[Spatial question records]
Begin
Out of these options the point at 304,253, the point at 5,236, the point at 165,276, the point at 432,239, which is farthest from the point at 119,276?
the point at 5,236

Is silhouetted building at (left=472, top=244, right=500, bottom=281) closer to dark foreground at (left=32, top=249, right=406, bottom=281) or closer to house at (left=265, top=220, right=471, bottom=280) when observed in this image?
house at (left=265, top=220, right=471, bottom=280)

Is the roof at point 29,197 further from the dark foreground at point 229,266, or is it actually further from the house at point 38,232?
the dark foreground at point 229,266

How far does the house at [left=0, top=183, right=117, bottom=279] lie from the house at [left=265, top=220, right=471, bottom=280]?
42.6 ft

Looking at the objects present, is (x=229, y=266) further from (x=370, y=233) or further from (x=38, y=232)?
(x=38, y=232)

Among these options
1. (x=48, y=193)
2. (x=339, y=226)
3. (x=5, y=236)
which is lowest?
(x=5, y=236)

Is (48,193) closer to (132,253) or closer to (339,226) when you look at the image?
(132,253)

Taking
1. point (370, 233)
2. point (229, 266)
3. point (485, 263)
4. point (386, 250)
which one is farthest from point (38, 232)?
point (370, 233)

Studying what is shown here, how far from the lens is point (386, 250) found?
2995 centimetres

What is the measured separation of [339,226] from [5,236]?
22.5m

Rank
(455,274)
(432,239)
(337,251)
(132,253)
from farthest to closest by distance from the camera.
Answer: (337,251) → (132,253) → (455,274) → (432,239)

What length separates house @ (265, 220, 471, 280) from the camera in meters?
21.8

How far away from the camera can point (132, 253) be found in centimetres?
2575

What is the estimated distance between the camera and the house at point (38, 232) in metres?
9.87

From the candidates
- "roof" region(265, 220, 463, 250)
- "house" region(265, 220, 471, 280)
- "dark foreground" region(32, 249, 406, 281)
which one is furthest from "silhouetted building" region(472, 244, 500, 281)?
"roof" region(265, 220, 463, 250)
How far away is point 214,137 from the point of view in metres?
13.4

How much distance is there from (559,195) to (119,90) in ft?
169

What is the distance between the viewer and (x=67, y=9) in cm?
End
--- Problem requirements ---
Copy every line of the data above word for word.

--- Task response ---
Out of these options the point at 304,253, the point at 5,236, the point at 165,276, the point at 432,239, which is farthest from the point at 119,276?
the point at 5,236

Is silhouetted building at (left=472, top=244, right=500, bottom=281) closer to dark foreground at (left=32, top=249, right=406, bottom=281) or closer to house at (left=265, top=220, right=471, bottom=280) when observed in this image?
house at (left=265, top=220, right=471, bottom=280)

Is the roof at point 29,197 further from the dark foreground at point 229,266, or is it actually further from the house at point 38,232?
the dark foreground at point 229,266

How far does the house at [left=0, top=183, right=117, bottom=279] lie from the house at [left=265, top=220, right=471, bottom=280]?
42.6 ft

Looking at the objects present, is (x=229, y=266) further from (x=370, y=233) or further from (x=38, y=232)?
(x=38, y=232)

Among these options
1. (x=48, y=193)
2. (x=339, y=226)
3. (x=5, y=236)
which is lowest?
(x=5, y=236)

Is (48,193) closer to (132,253) or closer to (339,226) when you look at the image?
(132,253)

Taking
1. point (370, 233)
2. point (229, 266)
3. point (485, 263)
4. point (386, 250)
which one is farthest from point (38, 232)?
point (370, 233)

Studying what is shown here, how far from the lens is point (386, 250) found?
2995 centimetres

What is the measured separation of [339,226] from [5,236]?
22.5m

Rank
(455,274)
(432,239)
(337,251)
(132,253)
from farthest to closest by distance from the camera.
Answer: (337,251) → (132,253) → (455,274) → (432,239)

What length separates house @ (265, 220, 471, 280) from the camera in meters?
21.8

How far away from the camera can point (132, 253) be found in centimetres?
2575

What is the estimated distance between the camera and the house at point (38, 232) in metres?
9.87

From the candidates
- "roof" region(265, 220, 463, 250)
- "house" region(265, 220, 471, 280)
- "dark foreground" region(32, 249, 406, 281)
which one is furthest from "silhouetted building" region(472, 244, 500, 281)?
"roof" region(265, 220, 463, 250)
How far away is point 214,137 from the point of view in metres?
13.4

How much distance is there from (559,195) to (119,90) in ft?
169

What is the distance between the viewer and (x=67, y=9) in cm?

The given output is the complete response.